You will receive full credit if:

  1. scripts/monitorGPU.py runs successfully on a Jetson device.
  2. logs/GPUMetrics.csv contains valid GPU metrics with timestamp, utilization, and frequency.
  3. logs/GPUMetrics.png shows dual-plot visualization (utilization + frequency).
  4. reflection.txt is filled out with a thoughtful analysis of GPU-bound vs memory-bound.
  5. Code handles missing GPU data gracefully (some Jetson models have limited metrics).
  6. .venv is not committed.

Common Issues

“tegrastats: command not found” or “jtop: command not found”

  • Contact your instructor - these are system tools that must be pre-installed

“Import error: No module named ‘jtop’“

  • Ensure your virtual environment is activated: source .venv/bin/activate
  • Reinstall: pip install jetson-stats

“GPU metrics show [N/A]”

  • Normal on Jetson devices with unified memory architecture
  • Use jtop instead for comprehensive metrics

“GPU utilization always shows 0%”

  • Ensure GPU workload is actually running
  • Check with: jtop and navigate to GPU page
  • Verify CUDA is installed: nvcc --version

“Script works on Orin but not Nano”

  • Different Jetson models have different GPU metrics available
  • Ensure code uses .get() with defaults to handle missing keys

“GPU frequency not scaling up”

  • Check power mode: sudo nvpmodel -q
  • Set to max performance: sudo nvpmodel -m 0
  • Enable jetson_clocks: sudo jetson_clocks

Additional Resources

  • jetson-stats Documentation Official documentation for jetson-stats, including the jtop interactive monitoring tool and programmatic access via Python. This is the primary reference for collecting CPU, GPU, memory, and power metrics on NVIDIA Jetson devices and is well-suited for both interactive exploration and scripted data collection.
  • NVIDIA Jetson Platform Guide Official NVIDIA documentation describing the hardware specifications and architectural details of all Jetson platforms. This resource is useful for understanding differences in CPU core counts, GPU configurations, memory capacity, and performance characteristics across Jetson devices.
  • NVIDIA tegrastats Utility Official NVIDIA documentation for the tegrastats command-line utility, which provides low-level, real-time CPU, GPU, memory, power, and thermal statistics on Jetson devices. This is useful for lightweight monitoring, scripting, and validation when jtop is not available.
  • nvidia-ml-py Documentation Official Python bindings for the NVIDIA Management Library (NVML), which replace the deprecated pynvml package.

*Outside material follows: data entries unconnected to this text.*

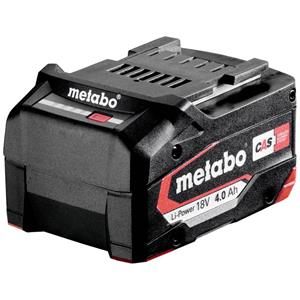 Metabo 625027000 Gereedschapsaccu 18 V 4.0 Ah Li-ion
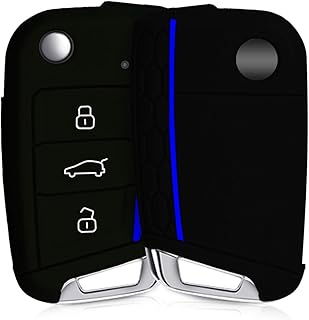 Couvercle de clé de voiture mobile en silicone kw compatible avec volkswagen golf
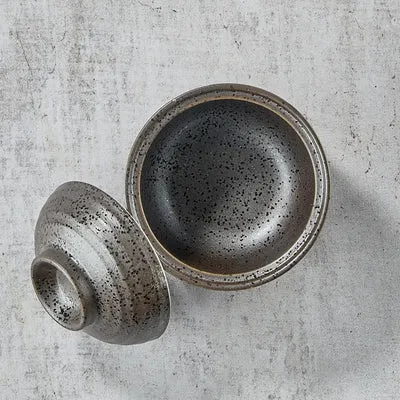 Nishikidori bol chawan-mushi noir 145 ml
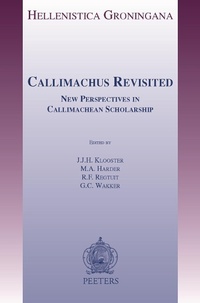 Enlarge image Cover: Callimachus Revisited - Peeters Publishers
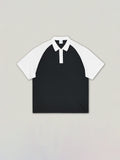 Men'S Contrast Loose Polo Shirts
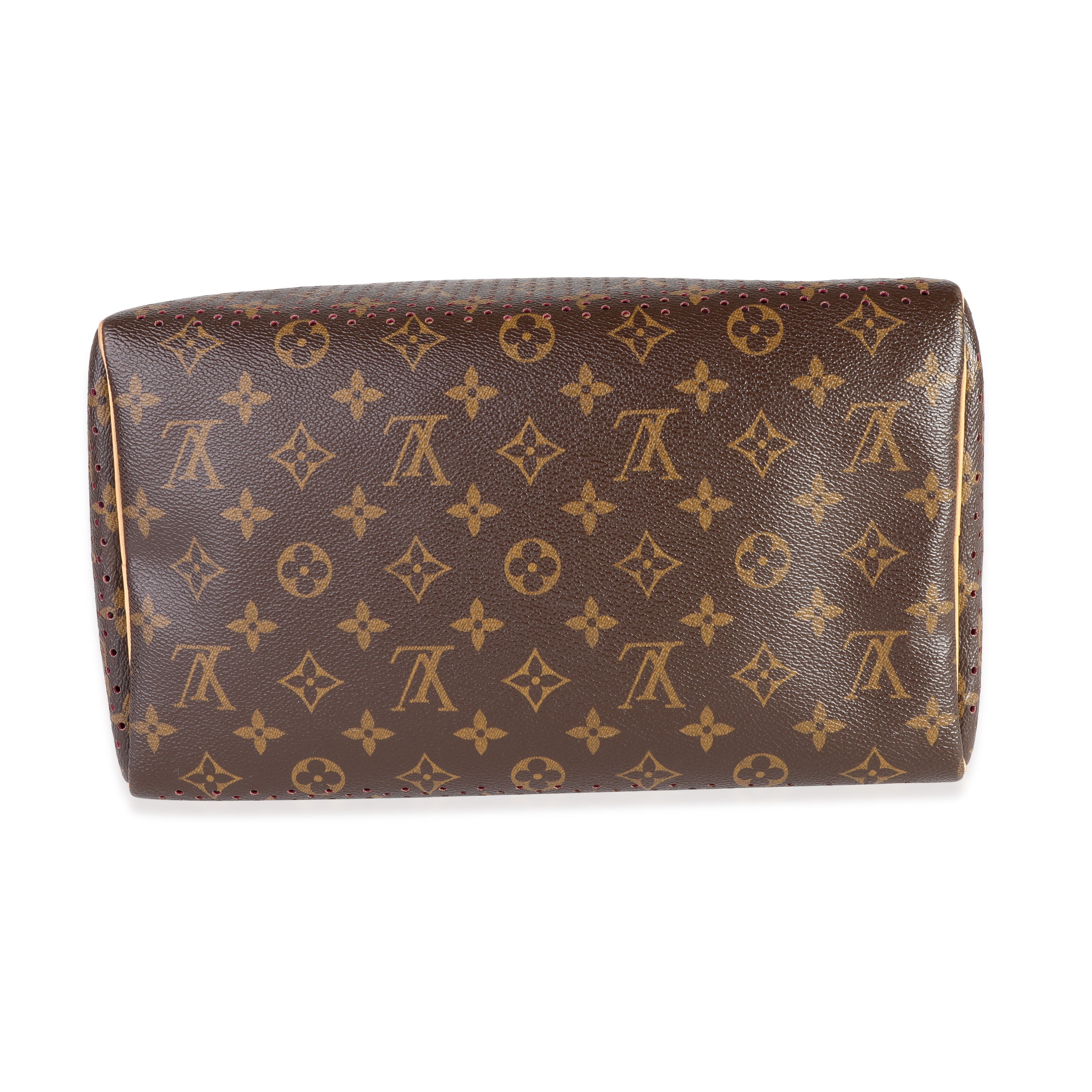 Louis Vuitton Louis Vuitton Monogram Canvas & Fuchsia Perforated Speedy 30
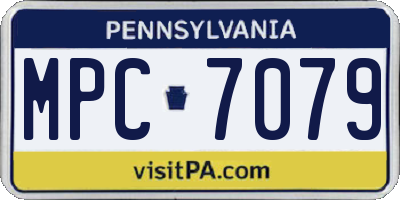 PA license plate MPC7079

This library is intended for datacenter and desktop NVIDIA GPUs rather than Jetson platforms, and is useful when collecting GPU utilization and power metrics on systems with discrete GPUs.
  • NVML API Reference Low-level reference documentation for the NVIDIA Management Library. This resource is useful for understanding the underlying GPU metrics exposed through nvidia-ml-py and for advanced monitoring or tooling on non-Jetson systems.
  • CUDA Programming Guide Official CUDA documentation describing the GPU execution model, memory hierarchy, and kernel behavior. This guide helps interpret GPU utilization results and understand how different workloads map to GPU resources.
  • TensorRT Best Practices NVIDIA documentation on optimizing deep learning inference using TensorRT. This resource provides guidance on performance tuning, precision selection, and deployment strategies that can influence GPU utilization and power behavior during inference workloads.

GPU Monitoring Library Note:

For your future work, use the appropriate library for your platform:

  • Jetson devices: Use jetson-stats (jtop)
  • Datacenter/Desktop NVIDIA GPUs: Use nvidia-ml-py (not pynvml, which is deprecated)

If you find older tutorials referencing pynvml, that package is now deprecated.